Alcázar de San Juan es urbe de resonancia musulmana («Alkasar» o recinto fortificado) y cristiana («de San Juan», relativa a la Orden Militar de los Hospitalarios de San Juan, que la tenían bajo su protección y dominio, y se regía en los tiempos idos por el Fuero de Consuegra, la fuente de derecho ordinario de toda Castilla). Consuegra y Alcázar de San Juan tienen mucho en común, hasta el extremo de que esta ciudad se llamóAlcázar de Consuegra en algún momento histórico. ¿La razón? Los trueques entre los reyes y las órdenes militares. La Orden de los Hospitalarios de San Juan levanta aquí la edificación emblemática de la ciudad, un palacio del que se conserva el Torreón, también conocido como Torreón de don Juan José de Austria.

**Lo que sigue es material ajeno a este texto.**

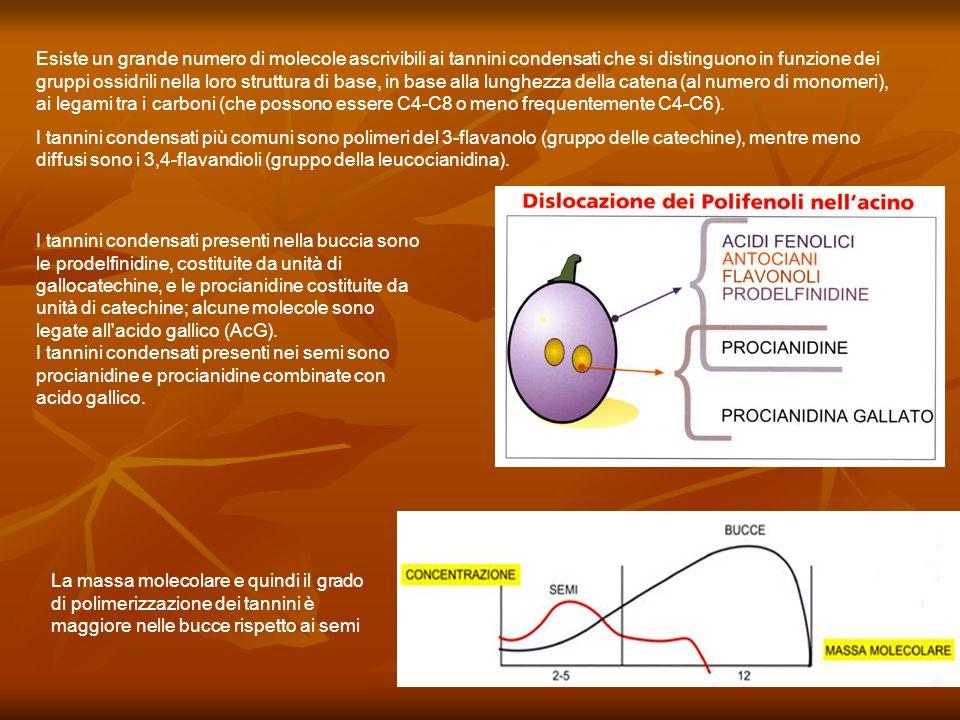 Esiste un grande numero di molecole ascrivibili ai tannini condensati che si distinguono in funzione dei gruppi ossidrili nella loro struttura di base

¡Don Juan José de Austria! Vuelvo mentalmente por unos instantes a Madrid. Me sitúo en el primer tercio del siglo XVII. Estamos en el Siglo de Oro, un «Siglo» excepcional en el que conviven escritores, pintores, escultores…, con sus nombres grabados en el Olimpo de los dioses, y una vida dura, muy dura, para la mayor parte de la sociedad, dureza derivada de la decadencia en caída libre por que discurre el imperio en que no se pone el Sol. Pero, al lado de las dificultades, del hambre, de las epidemias y de la muerte, la válvula de escape: la sociedad del momento gusta del teatro, disfruta con el teatro, y la capital cuenta con corrales de comedias, de los que el de la Cruz (solían ser explotados por instituciones religiosas) era de los más populares. Reina Felipe IV, un monarca que inicia su reinado con dieciséis años, un hombre amante de la pintura y del teatro, de la caza, de los toros… y de las mujeres, sin importarle su extracción social.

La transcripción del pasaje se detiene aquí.